- **EXCERPTED PASSAGE**

Exercise - Ingest data from Azure Health Data services by using the DICOM service

10 minutes

In this exercise, you ingest data from an Azure Healthcare Data Services – DICOM service into healthcare data solutions in Microsoft Fabric. During the exercise, you complete the high-level tasks as depicted in the following image.

Prerequisites

To complete this exercise, make sure that you meet the following prerequisites:

Healthcare data solutions in Microsoft Fabric are deployed into a Microsoft Fabric workspace. For more information, see Deploy healthcare data solutions in Microsoft Fabric with sample data exercise.
An active Azure subscription is in the same tenant as the Microsoft Fabric workspace.
You already have an Azure Health Data Services workspace created.

Create a storage account and container

To create a storage account and container, follow these steps:

Go to Azure portal and select + Create a resource.
Search for and select Storage account.
Select Create.
Select your subscription and then select a resource group. If you don't have one, create a new resource group. Enter fldicomstorage as the Storage account name and replace fl with your initials. If a name isn't available, provide a name. Select your region and then select Next.
Select the Enable hierarchical namespace checkbox and then select Review + create.
Select Create.
After the system creates the storage account, select Go to resource.
Select Containers and then select + Container.
Enter fldicomdata as the Name and replace fl with your initials. If a name isn't available, provide a name that is available. Select Create.
Select Home and then stay on this page.

Register a client application in Microsoft Entra ID

To register a client application in Microsoft Entra ID, follow these steps:

Go to Azure portal and select Microsoft Entra ID.
From the left pane, select App registrations and then select + New registration.
Enter FLDICOMClient for the Display name and replace FL with your initials. If a name isn't available, provide a name that is available. Select Accounts in this organization directory only, and then select Register.
Copy the Application (client) ID and the Directory (tenant) ID and then note these IDs because you need them in future steps.

- **EXTRACTED RECORDS**
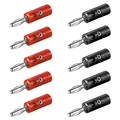 5x Bananenstecker Set Rot+Schwarz 4mm Bananen Stecker Banana Lautsprecherkabel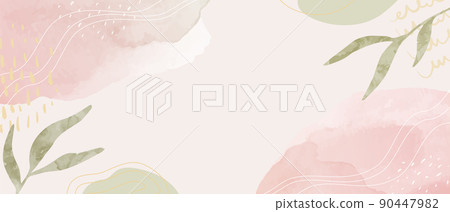 植物葉子和抽象粉彩的矢量插圖背景 90447982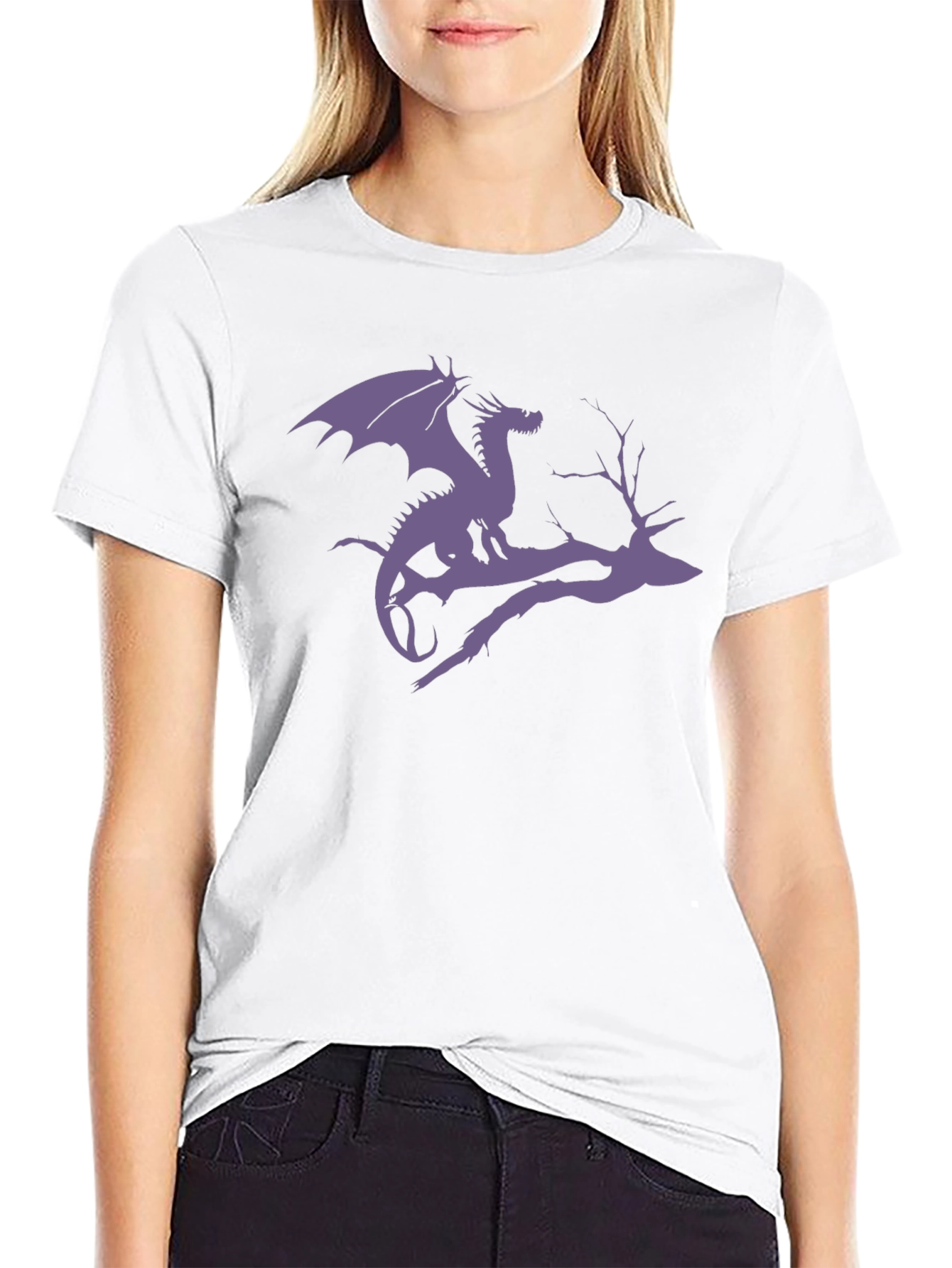 Black Dragon Silhouette Tee - Fantasy Black T-Shirt view 9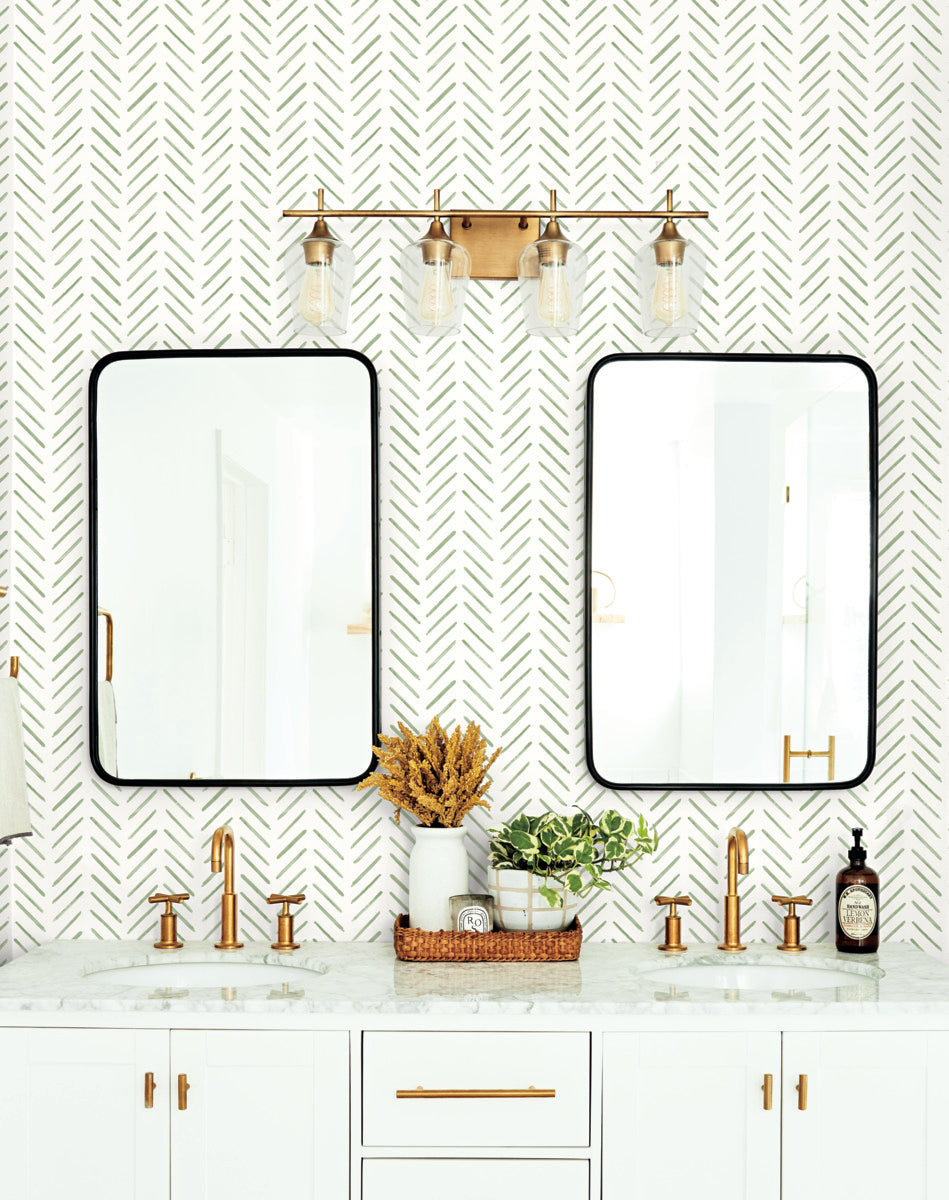 Painted Herringbone Peel & Stick Wallpaper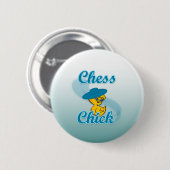 Badge Rond 5 Cm Échecs Chick #3 (Devant & derrière)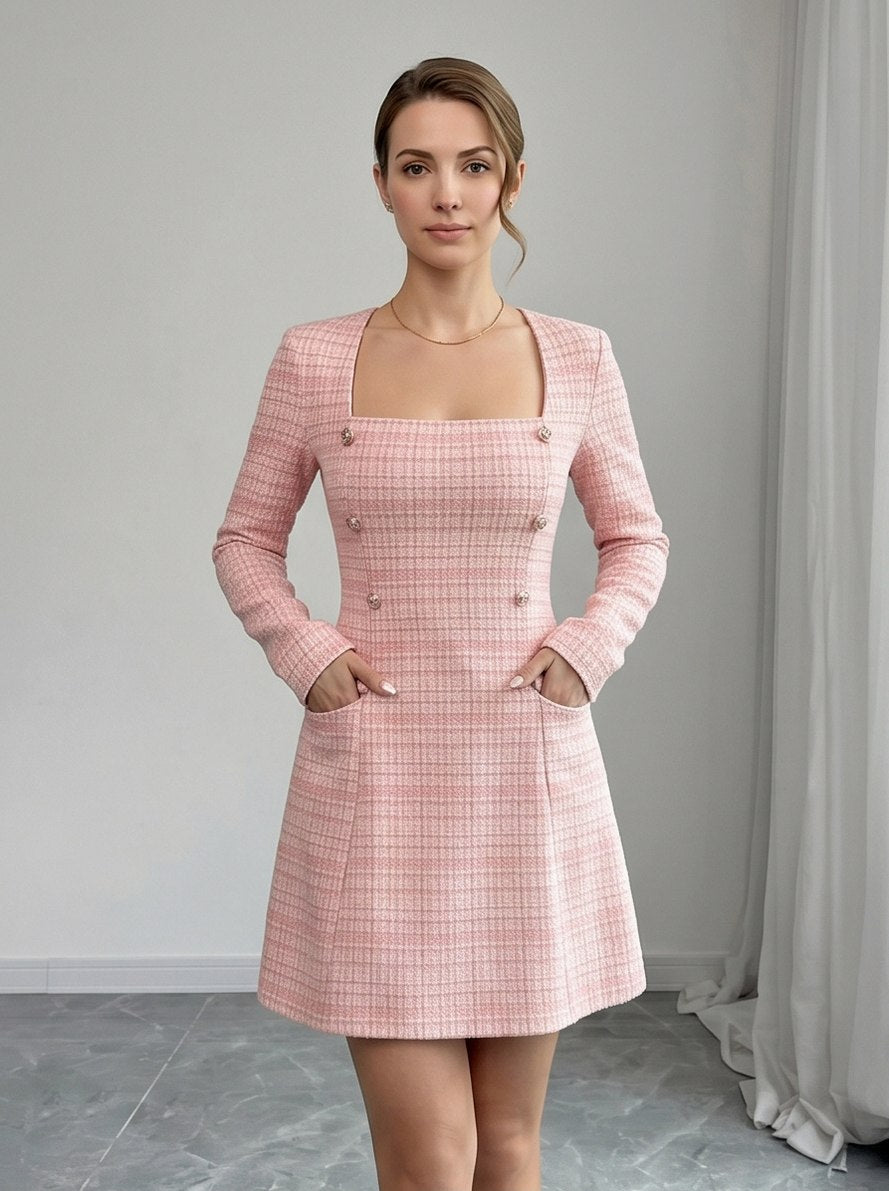 Tweed Plaid Square Neck Mini Dress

- **INSTRUCTIONS TO FOLLOW**
Pick up the DICOM ingestion exercise where it stops and write the steps that come next.

- **EXERCISE RESULT**
Select Authentication, select Yes in Allow public client flows, and then select + Add a platform.
Select Mobile and desktop applications.
Select the https://login.microsoftonline.com/common/oauth2/nativeclient checkbox and then select Configure.
Select Save.
Select Certificates & secrets and then select + New client secret.
Enter the Description, select 90 days for Expires, and then select Add.
Copy the value and then note it because you need this value in future steps.
Select Home and then stay on this page.

Add the Azure Healthcare Data Services DICOM service

To add the Azure Healthcare Data Services DICOM service, follow these steps:

Select All resources and then open the Azure Health Data Services workspace that you created.
Select + DICOM service and then select + Add DICOM service.
Enter fldicomservice for DICOM service name and replace fl with your initials. If a name isn't available, provide a name that is available. Select Data Lake Storage and your subscription. Select the resource group, storage account, and container that you created, and then select Review + create.
Select Create and then wait for the system to create the service.
After the system creates the service, select Go to resource.
Copy the Service URL and make note of it. You need this URL in a future step.
Select Access control (IAM), select + Add, and then select Add role assignment.
From the Role tab, locate and select DICOM Data Owner.
Select Next.
From the Members tab, select the + Select members button.
Search for and select the FLDICOMClient app registration that you created.
Search for and select your username.
You should now have two members selected. Select the Select button.
Select Review and assign.
Select Review and assign again. The role is now assigned.

Load sample data

In this task, you create a notebook that loads the sample data to the storage container that you created by using the DICOM service API.

Go to Power BI and select the FL HC Cloud workspace that you created.
Locate and select bronze lakehouse.
Select the ellipsis (...) button of the Files folder and then select Properties.
Copy the ABFS path and make note of it because you need it in the next task.
Close the Properties pane.
Select your Open notebook and choose New notebook.

Paste the following code, replacing with the values that you noted in the previous steps.

[ABFS path] with the ABFS path
[DICOM Service URL] with the service URL
[Application (client) ID] with the client ID
[Client Secret] with the client secret
[Directory (tenant) ID] with the tenant ID
[File Name] with the zip file you want to load


import requests
from azure.identity import DefaultAzureCredential
from pyspark.sql import SparkSession
from pathlib import Path
from urllib3.filepost import encode_multipart_formdata, choose_boundary
import zipfile
from io import BytesIO
import os
import uuid
import shutil
from notebookutils import mssparkutils

# Initialize Spark session (Fabric notebook)
spark = SparkSession.builder.getOrCreate()

# Path to the DICOM folder in OneLake (replace with your Lakehouse path)
abfs_path = "[ABFS path]"

base_url = "[DICOM Service URL]/v1"

# Set the service principal credentials
os.environ['AZURE_CLIENT_ID'] = '[Application (client) ID]'
os.environ['AZURE_CLIENT_SECRET'] = '[Client Secret]'
os.environ['AZURE_TENANT_ID'] = '[Directory (tenant) ID]'

lakehouse_path = f'{abfs_path}/SampleData/Imaging/DICOM/DICOM-HDS/340ImagingStudies'

# Name of the zip file in OneLake
zipFile = "[File Name]"

# Path to the DICOM zip file in OneLake
zip_file_path = f"{lakehouse_path}/{zipFile}"

credential = DefaultAzureCredential()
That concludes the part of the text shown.